Après avoir vaincu un cancer du sein agressif, Salma, une enseignante fribourgeoise de 34 ans, témoigne des défis souvent méconnus du retour à la vie active et à un quotidien normal. Son expérience souligne la nécessité d’un accompagnement plus complet pour les patientes, au-delà des traitements médicaux.
Remise d’un cancer du sein en décembre 2024, Salma a repris progressivement son travail à l’école primaire à partir du 30 mars dernier, après une année d’absence. Assise dans le salon familial à Villars-sur-Glâne, elle explique que le retour à l’emploi est une épreuve en soi, souvent plus difficile que les traitements.
« On parle beaucoup de la force qu’il faut durant les traitements, mais beaucoup moins de celle qu’il faut déployer pour reprendre son travail », confie-t-elle. Salma souligne le sentiment de solitude qui peut survenir après la fin du suivi médical rapproché. « J’ai ressenti un immense soulagement et, paradoxalement, un vide. Après tant de mois à être soutenue, l’absence de suivi rapproché laisse un sentiment de solitude. Je pleure d’ailleurs beaucoup plus maintenant que quand j’étais en plein traitement. »

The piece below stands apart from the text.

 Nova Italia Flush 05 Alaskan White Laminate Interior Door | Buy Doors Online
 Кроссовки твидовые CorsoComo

Diagnostiquée le 4 avril dernier, Salma a dû faire face à un cancer triple négatif, une forme particulièrement agressive qui ne répond pas à certains médicaments. « C’est comme se prendre un tsunami », se souvient-elle. Elle a subi six mois de chimiothérapie et d’immunothérapie, suivis d’une opération et de radiothérapie. Une grave réaction aux traitements a même entraîné une paralysie faciale temporaire et un problème de coagulation, nécessitant une nouvelle hospitalisation.

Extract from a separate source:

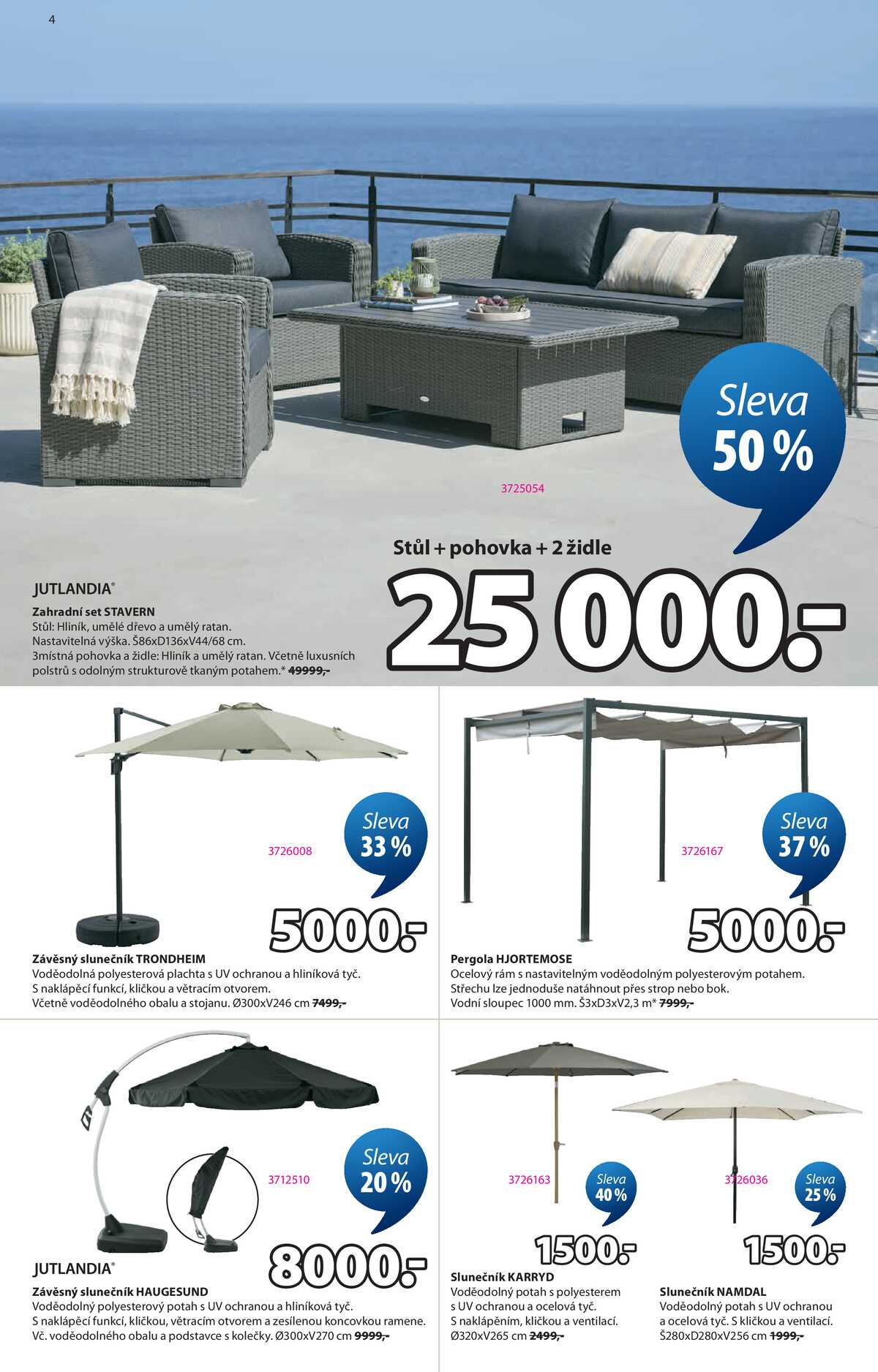 Jysk od 15.4. do 26.5.2026 strana 4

Malgré ces épreuves, Salma n’a eu aucun reproche à formuler à l’égard de son employeur, l’État de Fribourg, ni de son entourage professionnel. Elle insiste cependant sur le fait que seules les personnes ayant vécu la même expérience peuvent comprendre l’énergie considérable que demandent les gestes les plus simples du quotidien. « Je ne reviens pas d’une grippe ! » ironise-t-elle.

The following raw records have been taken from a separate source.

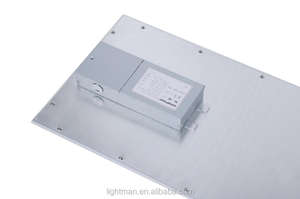 <span class=keywords><strong>DLC</strong></span> listé 300x1200 Encastré Suspendu Dimmable 1x4 led Troffer Plafonnier - Product Image 2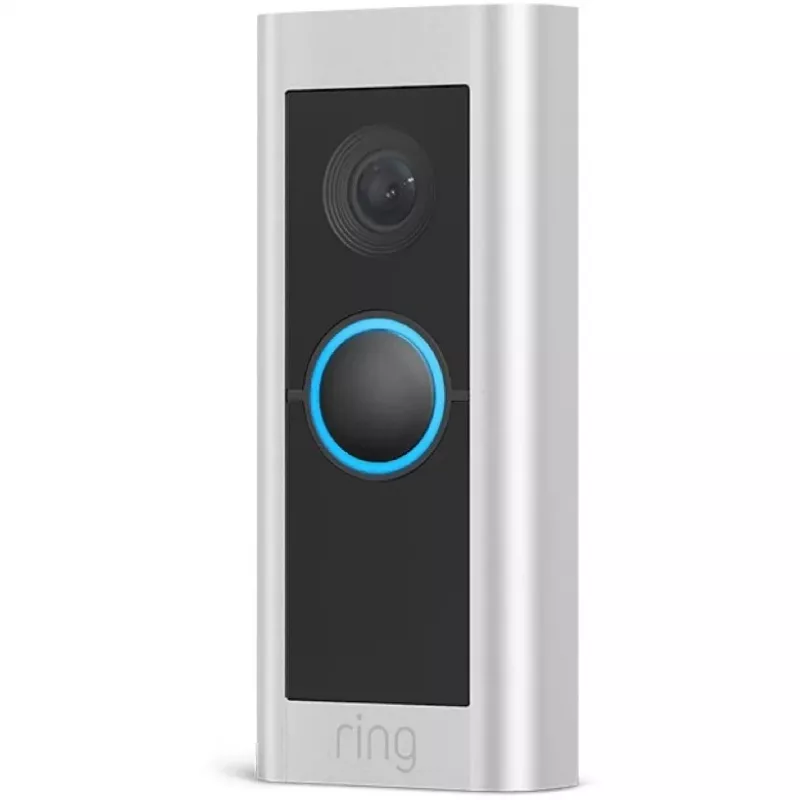 Amazon Ring Spotlight Cam Pro Battery, valge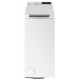 Whirlpool TDLR 7250SS EU/N πλυντήριο ρούχων άνω φόρτωσης 7kg 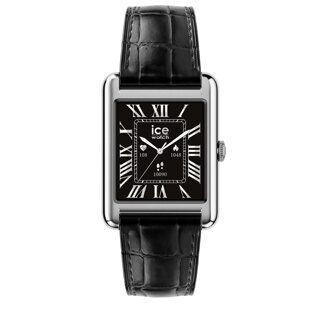 025380 ICE smart TKS 2.0 - Silver - Black croco - 1.41 - 32mm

Pour faciliter son retour à l’emploi, Salma a bénéficié d’une mesure de réinsertion de l’Office de l’assurance invalidité du canton de Fribourg, lui permettant de reprendre son travail à 20%, avec l’aide d’une remplaçante. Au début, elle se sentait dépassée. « Au bout de dix minutes, j’étais déjà grillée. J’avais l’impression que je n’y arriverais jamais et que je devrais changer de travail. C’était extrêmement frustrant. »
Progressivement, Salma a augmenté son taux d’activité. Elle travaille désormais à 40% et prévoit d’atteindre 50% après Noël, avec l’objectif de retrouver son 100% au 31 mars 2026. Elle a également pris des mesures pour préserver sa fertilité en faisant prélever et congeler ses ovocytes avant de commencer les traitements.
L’Hôpital de Fribourg (HFR) propose depuis peu un programme complet de réadaptation pour accompagner les femmes après un cancer du sein, comprenant de la physiothérapie, des cours de Pilates, des groupes de parole et des conseils nutritionnels. Malheureusement, Salma n’a pas pu en bénéficier en raison du calendrier. Elle a donc dû se constituer son propre réseau de soutien.
Selon l’HFR, une femme sur huit développe un cancer du sein au cours de sa vie, et environ 130 femmes en âge de travailler sont touchées chaque année dans le canton de Fribourg.